Can (boring) structured information inspire creativity in how it’s used?
(Hint: Yes.)
There’s a nice piece by Tyler Dukes, managing editor at Duke’s Reporting Lab, that muses about new ways newsroom content could used – if only we collected it regularly, and in a structured way. (Full disclosure: I’m in the piece, so I’m a little biased towards liking it. But it’s good despite my presence.)
Tyler cites as an example the difficulty of proving a negative – how hard it is, despite reams of police reporting in New York, to say with any certainty that a particular day was the first in memory to be murder-free.
It’s a question that manages to be both fascinating and infuriating at the same time, because locked away inside every news archive is a wealth of information that could be used to enrich daily reporting. But far from teasing this institutional data (think names, dates, addresses, convictions) out in any structured way, most news organizations can barely manage a passable internal search feature.
A site like Homicide Watch could probably answer the question, because it collects and presents information a particular way, as various people have noted, including here. Regular crime reporters, on the other hand, don’t – mostly because they’re focused, not unreasonably, on their day job, which is writing stories for that day’s paper. But the lack of rigor in what’s collected and what’s kept means that reams of valuable information is thrown out every day. Or, in some cases, collected in too-sporadic a fashion to be useful.
If we had that information at hand – whether on homicides, or car accidents, or school board minutes, or whatever – we could, at least in theory, reuse that information in new and interesting ways.
The trick is to be able to do that, while not giving up daily stories that inform people on a daily basis – the central thesis of structured journalism. And that means fundamentally deciding what events and data points you want to collect regularly, and making sure that happens, even if there’s no story to be done or if the story doesn’t require those facts. Then making reporters and editors fill out – or automate the filling out of – databases once the story is done. And, of course, having a CMS that can collect that information and store it in a structured way, and APIs that let you tap it easily.
This isn’t cost-free; it takes time, even if only minutes, to make sure data is regularly entered into a database. It may mean covering things – such as homicides, or school board meetings – where there’s no likely story, because leaving them uncovered would mean an incomplete (and hence less valuable) database.
But if you get it right – and this is, of course, highly dependent on what data or events you choose to cover comprehensively – there’s real potential to build new value and new apps on top of it. Tyler points to Settle It!, an app intended to help settle fact-based political arguments (true – there may not be a lot of those…) that is powered by the data collected for the award-winning Politifact.

• Aim of the task
In the piece on structured journalism, list every example of institutional data given after the word "think". Answer using only the piece on structured journalism.

• Excerpted data

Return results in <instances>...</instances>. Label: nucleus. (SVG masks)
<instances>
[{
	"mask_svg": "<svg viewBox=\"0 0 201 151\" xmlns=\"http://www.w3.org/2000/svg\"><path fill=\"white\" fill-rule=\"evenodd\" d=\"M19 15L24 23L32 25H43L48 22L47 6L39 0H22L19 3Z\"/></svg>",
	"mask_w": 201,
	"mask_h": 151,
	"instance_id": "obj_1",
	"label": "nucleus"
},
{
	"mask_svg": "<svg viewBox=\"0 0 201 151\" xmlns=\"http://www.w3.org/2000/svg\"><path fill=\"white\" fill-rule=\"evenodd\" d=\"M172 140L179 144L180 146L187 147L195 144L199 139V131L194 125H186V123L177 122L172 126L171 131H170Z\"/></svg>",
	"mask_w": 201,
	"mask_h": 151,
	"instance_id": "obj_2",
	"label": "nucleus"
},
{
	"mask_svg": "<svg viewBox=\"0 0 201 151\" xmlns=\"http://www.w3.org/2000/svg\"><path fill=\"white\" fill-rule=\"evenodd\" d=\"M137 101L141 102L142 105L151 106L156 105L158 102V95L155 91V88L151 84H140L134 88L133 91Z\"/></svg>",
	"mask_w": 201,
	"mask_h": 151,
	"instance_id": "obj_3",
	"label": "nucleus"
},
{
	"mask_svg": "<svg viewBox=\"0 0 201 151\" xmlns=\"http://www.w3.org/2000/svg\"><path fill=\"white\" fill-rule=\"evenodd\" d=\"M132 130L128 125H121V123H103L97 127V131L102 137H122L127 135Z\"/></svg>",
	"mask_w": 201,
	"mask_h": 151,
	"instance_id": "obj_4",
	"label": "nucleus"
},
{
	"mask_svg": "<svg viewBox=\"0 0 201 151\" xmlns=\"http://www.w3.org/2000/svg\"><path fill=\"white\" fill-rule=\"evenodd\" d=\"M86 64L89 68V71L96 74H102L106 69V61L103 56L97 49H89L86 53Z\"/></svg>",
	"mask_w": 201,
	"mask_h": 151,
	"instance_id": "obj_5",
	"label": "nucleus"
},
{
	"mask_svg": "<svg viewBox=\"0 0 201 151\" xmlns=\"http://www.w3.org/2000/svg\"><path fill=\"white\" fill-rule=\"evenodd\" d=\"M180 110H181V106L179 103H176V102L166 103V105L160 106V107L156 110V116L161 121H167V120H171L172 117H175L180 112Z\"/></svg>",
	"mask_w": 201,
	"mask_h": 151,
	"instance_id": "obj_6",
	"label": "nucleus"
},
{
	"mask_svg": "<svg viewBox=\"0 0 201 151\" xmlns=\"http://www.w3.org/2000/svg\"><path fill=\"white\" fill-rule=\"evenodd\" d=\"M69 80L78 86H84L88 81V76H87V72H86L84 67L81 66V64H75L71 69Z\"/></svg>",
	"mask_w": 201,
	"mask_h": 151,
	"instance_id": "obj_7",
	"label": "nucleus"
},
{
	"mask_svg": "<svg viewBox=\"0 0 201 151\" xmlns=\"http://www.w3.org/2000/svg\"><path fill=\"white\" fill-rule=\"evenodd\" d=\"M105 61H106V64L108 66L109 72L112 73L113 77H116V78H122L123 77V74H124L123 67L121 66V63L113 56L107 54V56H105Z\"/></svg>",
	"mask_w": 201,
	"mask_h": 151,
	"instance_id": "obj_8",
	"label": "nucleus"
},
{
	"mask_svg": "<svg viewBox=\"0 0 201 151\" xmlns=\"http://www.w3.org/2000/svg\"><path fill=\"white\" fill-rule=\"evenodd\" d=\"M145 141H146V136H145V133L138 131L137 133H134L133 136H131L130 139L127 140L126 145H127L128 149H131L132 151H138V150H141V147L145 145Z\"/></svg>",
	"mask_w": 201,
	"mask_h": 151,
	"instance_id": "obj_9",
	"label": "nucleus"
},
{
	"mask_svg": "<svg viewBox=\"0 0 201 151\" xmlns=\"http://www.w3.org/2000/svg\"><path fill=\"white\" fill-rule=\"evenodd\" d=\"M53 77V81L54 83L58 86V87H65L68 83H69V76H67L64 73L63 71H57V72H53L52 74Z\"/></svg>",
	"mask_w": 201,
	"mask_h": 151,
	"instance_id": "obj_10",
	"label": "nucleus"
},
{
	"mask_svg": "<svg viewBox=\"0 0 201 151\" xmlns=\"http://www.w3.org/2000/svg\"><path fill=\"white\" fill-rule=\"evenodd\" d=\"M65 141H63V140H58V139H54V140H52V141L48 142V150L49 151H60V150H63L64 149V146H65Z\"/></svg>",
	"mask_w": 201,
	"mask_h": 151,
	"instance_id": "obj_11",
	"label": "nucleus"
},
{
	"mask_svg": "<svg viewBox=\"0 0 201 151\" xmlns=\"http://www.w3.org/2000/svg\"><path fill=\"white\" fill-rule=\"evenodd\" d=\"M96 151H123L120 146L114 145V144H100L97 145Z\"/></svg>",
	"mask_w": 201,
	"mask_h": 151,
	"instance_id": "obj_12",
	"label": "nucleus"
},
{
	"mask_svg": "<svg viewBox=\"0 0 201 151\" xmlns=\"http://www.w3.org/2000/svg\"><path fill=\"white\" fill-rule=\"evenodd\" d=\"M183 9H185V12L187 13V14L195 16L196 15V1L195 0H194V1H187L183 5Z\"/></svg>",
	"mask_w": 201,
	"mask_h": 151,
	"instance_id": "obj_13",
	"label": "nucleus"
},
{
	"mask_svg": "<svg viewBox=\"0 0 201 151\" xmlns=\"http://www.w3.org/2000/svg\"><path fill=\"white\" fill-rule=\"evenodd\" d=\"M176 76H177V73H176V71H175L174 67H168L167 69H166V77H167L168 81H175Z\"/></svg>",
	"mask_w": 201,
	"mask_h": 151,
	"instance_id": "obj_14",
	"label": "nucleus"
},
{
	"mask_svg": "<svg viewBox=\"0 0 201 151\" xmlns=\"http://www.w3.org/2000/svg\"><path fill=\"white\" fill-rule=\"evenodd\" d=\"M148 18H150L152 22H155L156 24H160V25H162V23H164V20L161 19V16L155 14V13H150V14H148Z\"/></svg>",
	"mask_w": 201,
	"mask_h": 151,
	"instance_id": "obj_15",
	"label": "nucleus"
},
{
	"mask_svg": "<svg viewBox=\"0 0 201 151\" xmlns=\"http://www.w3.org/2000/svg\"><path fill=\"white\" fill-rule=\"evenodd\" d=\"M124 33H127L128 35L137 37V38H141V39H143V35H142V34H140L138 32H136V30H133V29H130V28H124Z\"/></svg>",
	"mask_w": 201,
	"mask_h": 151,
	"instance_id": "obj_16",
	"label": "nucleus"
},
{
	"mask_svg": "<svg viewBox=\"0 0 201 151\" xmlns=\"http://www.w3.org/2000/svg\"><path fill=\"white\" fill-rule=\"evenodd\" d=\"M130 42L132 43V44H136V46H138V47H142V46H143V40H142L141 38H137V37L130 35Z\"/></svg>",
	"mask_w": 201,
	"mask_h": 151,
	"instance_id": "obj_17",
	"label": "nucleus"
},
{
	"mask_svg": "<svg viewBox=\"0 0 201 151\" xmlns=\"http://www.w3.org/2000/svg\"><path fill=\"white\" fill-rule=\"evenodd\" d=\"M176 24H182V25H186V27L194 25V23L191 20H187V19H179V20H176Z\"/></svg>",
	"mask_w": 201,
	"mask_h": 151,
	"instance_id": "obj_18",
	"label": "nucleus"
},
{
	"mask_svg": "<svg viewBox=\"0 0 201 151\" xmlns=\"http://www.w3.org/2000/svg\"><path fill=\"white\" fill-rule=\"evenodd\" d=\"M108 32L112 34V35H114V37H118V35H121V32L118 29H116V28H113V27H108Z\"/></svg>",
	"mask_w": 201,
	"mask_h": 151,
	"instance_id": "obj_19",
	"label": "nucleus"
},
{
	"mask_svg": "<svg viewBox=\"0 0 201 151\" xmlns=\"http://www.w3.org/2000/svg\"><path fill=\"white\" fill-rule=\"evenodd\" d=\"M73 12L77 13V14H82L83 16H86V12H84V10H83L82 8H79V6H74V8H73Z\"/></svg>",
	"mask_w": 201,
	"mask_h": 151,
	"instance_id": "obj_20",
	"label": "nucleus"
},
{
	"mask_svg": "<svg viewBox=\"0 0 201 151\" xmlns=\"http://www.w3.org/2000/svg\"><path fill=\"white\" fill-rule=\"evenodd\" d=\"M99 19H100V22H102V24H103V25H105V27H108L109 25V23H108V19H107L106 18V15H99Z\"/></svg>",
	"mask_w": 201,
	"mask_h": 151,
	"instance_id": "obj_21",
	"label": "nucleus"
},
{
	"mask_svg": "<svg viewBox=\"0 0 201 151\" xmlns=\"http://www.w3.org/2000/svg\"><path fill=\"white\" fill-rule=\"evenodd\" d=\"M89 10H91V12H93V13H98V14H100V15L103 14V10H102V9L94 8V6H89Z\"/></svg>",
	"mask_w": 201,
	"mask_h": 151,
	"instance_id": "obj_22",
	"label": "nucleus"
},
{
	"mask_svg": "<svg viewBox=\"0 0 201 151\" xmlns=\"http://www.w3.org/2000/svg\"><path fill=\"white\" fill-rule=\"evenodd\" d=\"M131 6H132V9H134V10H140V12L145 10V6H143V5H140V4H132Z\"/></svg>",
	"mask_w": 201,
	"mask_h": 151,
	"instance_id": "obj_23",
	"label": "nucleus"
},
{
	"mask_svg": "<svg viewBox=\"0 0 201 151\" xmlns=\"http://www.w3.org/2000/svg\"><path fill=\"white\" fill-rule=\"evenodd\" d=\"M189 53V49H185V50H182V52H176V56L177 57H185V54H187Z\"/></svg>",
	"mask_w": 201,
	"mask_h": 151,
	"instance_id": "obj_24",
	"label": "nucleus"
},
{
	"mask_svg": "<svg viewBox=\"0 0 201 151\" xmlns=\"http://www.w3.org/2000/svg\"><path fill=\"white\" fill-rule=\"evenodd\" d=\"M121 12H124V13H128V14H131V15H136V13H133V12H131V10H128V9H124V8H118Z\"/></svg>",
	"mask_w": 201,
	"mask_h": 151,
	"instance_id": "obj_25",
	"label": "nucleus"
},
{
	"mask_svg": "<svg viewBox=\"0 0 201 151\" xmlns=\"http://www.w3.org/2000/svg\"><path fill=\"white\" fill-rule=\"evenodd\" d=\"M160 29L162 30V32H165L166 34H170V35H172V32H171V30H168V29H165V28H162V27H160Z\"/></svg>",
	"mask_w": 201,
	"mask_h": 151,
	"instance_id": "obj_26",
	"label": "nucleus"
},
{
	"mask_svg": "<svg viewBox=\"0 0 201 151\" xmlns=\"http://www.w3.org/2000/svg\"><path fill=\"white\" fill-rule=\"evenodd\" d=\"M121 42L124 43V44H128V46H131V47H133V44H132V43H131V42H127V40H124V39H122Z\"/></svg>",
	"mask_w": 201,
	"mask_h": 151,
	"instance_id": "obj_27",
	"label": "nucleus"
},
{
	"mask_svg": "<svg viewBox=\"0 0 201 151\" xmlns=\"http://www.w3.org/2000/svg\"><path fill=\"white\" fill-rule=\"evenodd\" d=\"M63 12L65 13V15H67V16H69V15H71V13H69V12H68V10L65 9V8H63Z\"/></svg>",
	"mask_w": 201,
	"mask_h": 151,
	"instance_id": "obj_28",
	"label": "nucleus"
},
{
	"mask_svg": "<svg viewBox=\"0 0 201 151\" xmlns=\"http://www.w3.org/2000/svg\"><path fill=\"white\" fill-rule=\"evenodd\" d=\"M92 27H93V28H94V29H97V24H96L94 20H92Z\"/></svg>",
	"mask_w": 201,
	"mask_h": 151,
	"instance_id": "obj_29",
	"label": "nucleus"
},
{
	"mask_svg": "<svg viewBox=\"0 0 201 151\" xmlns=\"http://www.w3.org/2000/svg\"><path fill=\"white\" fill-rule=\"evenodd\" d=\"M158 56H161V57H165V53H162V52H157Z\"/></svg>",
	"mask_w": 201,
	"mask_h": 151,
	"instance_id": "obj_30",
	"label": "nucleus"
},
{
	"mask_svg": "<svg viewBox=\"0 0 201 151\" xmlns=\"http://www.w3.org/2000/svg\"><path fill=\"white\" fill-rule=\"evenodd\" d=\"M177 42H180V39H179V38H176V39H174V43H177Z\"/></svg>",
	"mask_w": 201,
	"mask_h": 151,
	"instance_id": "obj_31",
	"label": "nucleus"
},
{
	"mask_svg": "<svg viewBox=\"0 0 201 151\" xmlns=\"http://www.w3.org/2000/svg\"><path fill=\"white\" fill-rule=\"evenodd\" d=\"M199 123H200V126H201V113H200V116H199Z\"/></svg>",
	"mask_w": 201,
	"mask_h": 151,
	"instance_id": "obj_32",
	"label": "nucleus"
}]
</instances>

• Exercise solution
names, dates, addresses, convictions